As well as its military response to the murder of Soleimani, Iran also reached a political decision – to withdraw from the nuclear agreement once and for all. This could give the West an incentive for further escalation. Iran’s partners could also play an important role in preventing any aggressive US actions against the country.
It is telling that Pakistan has officially declared it will not allow the US or any other country to use its territory or assist with military operations against another country, thereby pre-empting speculation about the country’s role in a possible conflict. Qatar has also rejected the possibility of its territory being used.
The US is hurriedly looking to other NATO countries for support, but given how Trump used to troll NATO in an effort to drag its members into a new venture, the US will have to pay a high price. Turkey is a key player in this regard, but if Ankara refused to lend its support to the US in 2003, the chances of it doing so in 2020 are slim.

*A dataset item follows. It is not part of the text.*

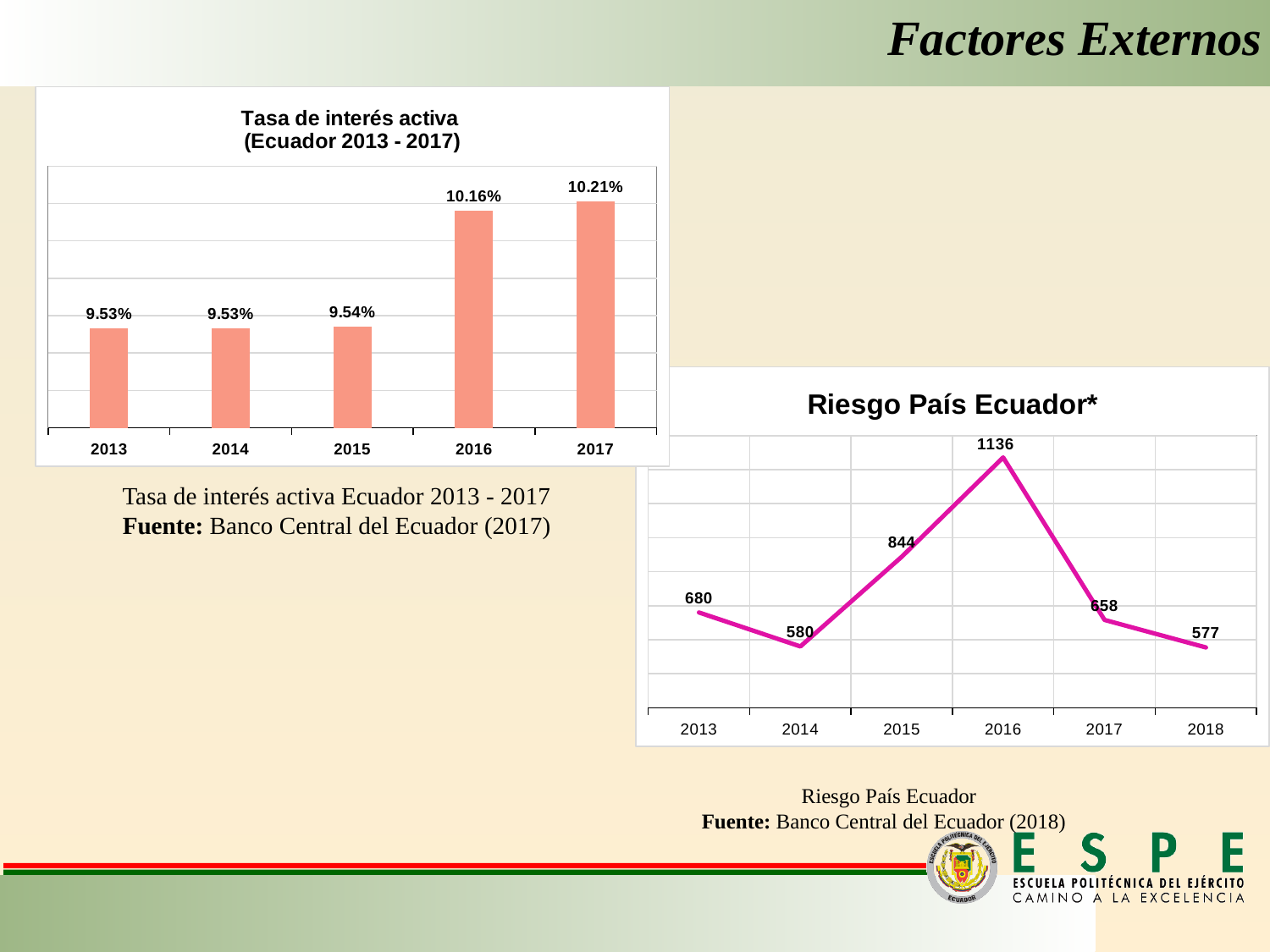
In the 'Tasa de interés activa (Ecuador 2013 - 2017)' chart, what is the difference between the 2017 and 2015 values? 0.67% In the 'Riesgo País Ecuador*' chart, which year has the highest value? 2016 In the 'Tasa de interés activa (Ecuador 2013 - 2017)' chart, what is the value for 2016? 10.16% In the 'Riesgo País Ecuador*' chart, how many data points are plotted? 6 In the 'Riesgo País Ecuador*' chart, which is larger, the value for 2013 or the value for 2017? 2013 What kind of chart is the 'Tasa de interés activa (Ecuador 2013 - 2017)' chart? bar chart In the 'Riesgo País Ecuador*' chart, which year has the lowest value? 2018 In the 'Tasa de interés activa (Ecuador 2013 - 2017)' chart, how many years are shown on the x axis? 5 In the 'Riesgo País Ecuador*' chart, what is the value for 2014? 580 In the 'Tasa de interés activa (Ecuador 2013 - 2017)' chart, which year has the highest value? 2017 What kind of chart is the 'Riesgo País Ecuador*' chart? line chart In the 'Riesgo País Ecuador*' chart, what is the difference between the 2016 and 2015 values? 292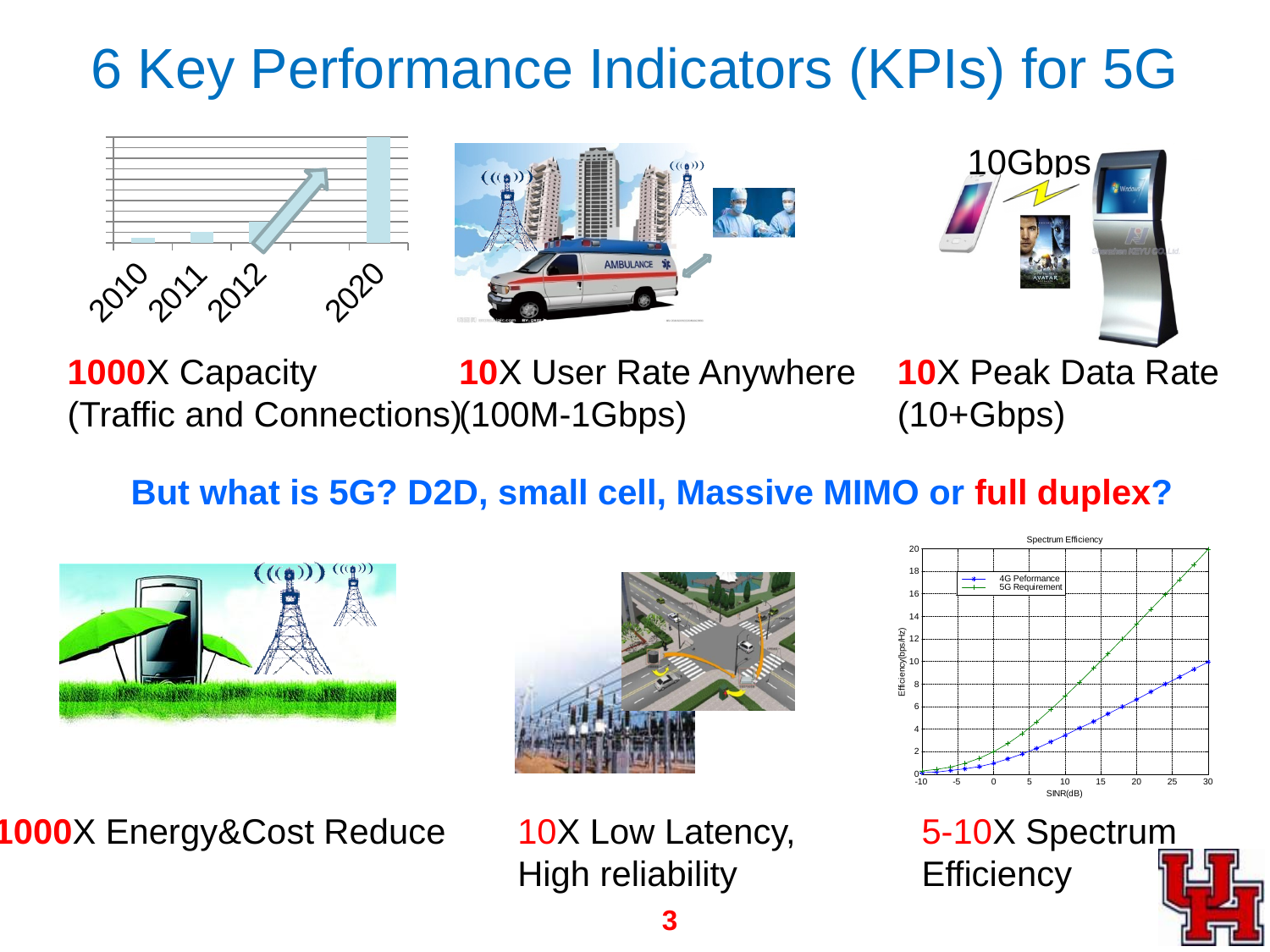
In the Spectrum Efficiency chart, is the 5G Requirement value at SINR 30 dB greater or less than 18? greater In the top-left bar chart, do the bars rise or fall from 2010 to 2020? rise In the top-left bar chart, which bar is taller, 2011 or 2012? 2012 In the top-left bar chart, which year has the shortest bar? 2010 What kind of chart is the chart at the top left of the slide (with years 2010 to 2020)? bar chart What is the title of the chart at the bottom right of the slide? Spectrum Efficiency In the top-left bar chart, which year has the tallest bar? 2020 What kind of chart is the Spectrum Efficiency chart? line chart In the top-left bar chart, how many year categories are shown on the x axis? 4 In the Spectrum Efficiency chart, which series is higher at SINR 30 dB, 4G Performance or 5G Requirement? 5G Requirement In the Spectrum Efficiency chart, is the 4G Performance value at SINR 30 dB greater or less than 12? less How many series does the legend of the Spectrum Efficiency chart list? 2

One also needs to understand that Americans are still under attack in Afghanistan and a number of other countries, where their presence leads to backlashes.
Incidentally, after the Somali al Shabaab group successfully attacked a US military base in Kenya, killing at least three Americans and destroying flight and ground equipment, both Donald Trump and the US State Department remained deathly silent. As if it wasn’t Americans who were killed and it hadn’t been a terrorist attack. Earlier, the White House had officially declared in a statement that, “Qasem Soleimani is terrorist number one”, but it did not provide a scrap of evidence to justify this. Why such a selective approach to the regions and the choice of targets? It is obvious that the US was not particularly concerned about the actions of the Quds Force of the Islamic Revolutionary Guards Corps, which was led by the late General Soleimani.
At the same time, the US is using its fight against terrorism as official justification for its presence in the Horn of Africa. But why, then, did it allow militants from neighbouring Somalia to cross freely into Kenya and blow up six aircraft, including a twin-engine turboprop aircraft configured for intelligence, surveillance and reconnaissance missions and equipped with multi-sensor platforms? The material losses suffered as a result amount to tens, if not hundreds, of millions of dollars, while the benefit of using such technology and the effectiveness of US intelligence and special forces are reduced to zero, since the attack could not be prevented.
Apparently, America’s real objectives in East Africa were completely different and the fight against terrorism is just a cover for other activities, including the establishment of military and political control over the region. Could these objectives have something to do with current events in the Middle East, perhaps?
 Wallerstein I. Precipitate Decline: The Advent of Multipolarity.//Harvard International Review. Spring 2007. Pp. 54-59.
 Moore, John Bassett. American Diplomacy. NY: Harper and Brothers, 1905, pp. 251-252.